> **Work request**:
Each record must be reproduced exactly as it is shown.

> **Saved entries**:
+--

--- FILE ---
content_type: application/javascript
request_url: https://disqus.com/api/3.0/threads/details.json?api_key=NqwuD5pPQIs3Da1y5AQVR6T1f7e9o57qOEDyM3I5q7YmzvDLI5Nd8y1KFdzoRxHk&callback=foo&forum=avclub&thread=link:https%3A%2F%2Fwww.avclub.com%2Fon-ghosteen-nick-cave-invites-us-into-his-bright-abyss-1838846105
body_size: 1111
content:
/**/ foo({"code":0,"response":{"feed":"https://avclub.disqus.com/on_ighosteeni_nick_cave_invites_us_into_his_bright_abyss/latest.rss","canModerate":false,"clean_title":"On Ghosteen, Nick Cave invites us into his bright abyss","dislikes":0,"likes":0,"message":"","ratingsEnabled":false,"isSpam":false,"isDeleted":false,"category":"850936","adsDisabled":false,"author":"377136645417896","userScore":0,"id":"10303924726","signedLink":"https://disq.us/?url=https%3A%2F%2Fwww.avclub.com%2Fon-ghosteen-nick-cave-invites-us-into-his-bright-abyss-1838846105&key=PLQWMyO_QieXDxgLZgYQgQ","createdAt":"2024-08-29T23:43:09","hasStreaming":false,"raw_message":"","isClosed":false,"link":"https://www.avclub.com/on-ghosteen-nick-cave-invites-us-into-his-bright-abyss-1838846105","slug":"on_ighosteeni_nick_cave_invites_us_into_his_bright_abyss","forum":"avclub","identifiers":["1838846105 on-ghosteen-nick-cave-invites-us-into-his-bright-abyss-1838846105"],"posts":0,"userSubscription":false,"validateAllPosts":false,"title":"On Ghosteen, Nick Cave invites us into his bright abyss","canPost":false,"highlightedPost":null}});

+--

> **Answer space**:
--- FILE ---
content_type: application/javascript
request_url: https://disqus.com/api/3.0/threads/details.json?api_key=NqwuD5pPQIs3Da1y5AQVR6T1f7e9o57qOEDyM3I5q7YmzvDLI5Nd8y1KFdzoRxHk&callback=foo&forum=avclub&thread=link:https%3A%2F%2Fwww.avclub.com%2Fon-ghosteen-nick-cave-invites-us-into-his-bright-abyss-1838846105
body_size: 1111
content:
/**/ foo({"code":0,"response":{"feed":"https://avclub.disqus.com/on_ighosteeni_nick_cave_invites_us_into_his_bright_abyss/latest.rss","canModerate":false,"clean_title":"On Ghosteen, Nick Cave invites us into his bright abyss","dislikes":0,"likes":0,"message":"","ratingsEnabled":false,"isSpam":false,"isDeleted":false,"category":"850936","adsDisabled":false,"author":"377136645417896","userScore":0,"id":"10303924726","signedLink":"https://disq.us/?url=https%3A%2F%2Fwww.avclub.com%2Fon-ghosteen-nick-cave-invites-us-into-his-bright-abyss-1838846105&key=PLQWMyO_QieXDxgLZgYQgQ","createdAt":"2024-08-29T23:43:09","hasStreaming":false,"raw_message":"","isClosed":false,"link":"https://www.avclub.com/on-ghosteen-nick-cave-invites-us-into-his-bright-abyss-1838846105","slug":"on_ighosteeni_nick_cave_invites_us_into_his_bright_abyss","forum":"avclub","identifiers":["1838846105 on-ghosteen-nick-cave-invites-us-into-his-bright-abyss-1838846105"],"posts":0,"userSubscription":false,"validateAllPosts":false,"title":"On Ghosteen, Nick Cave invites us into his bright abyss","canPost":false,"highlightedPost":null}});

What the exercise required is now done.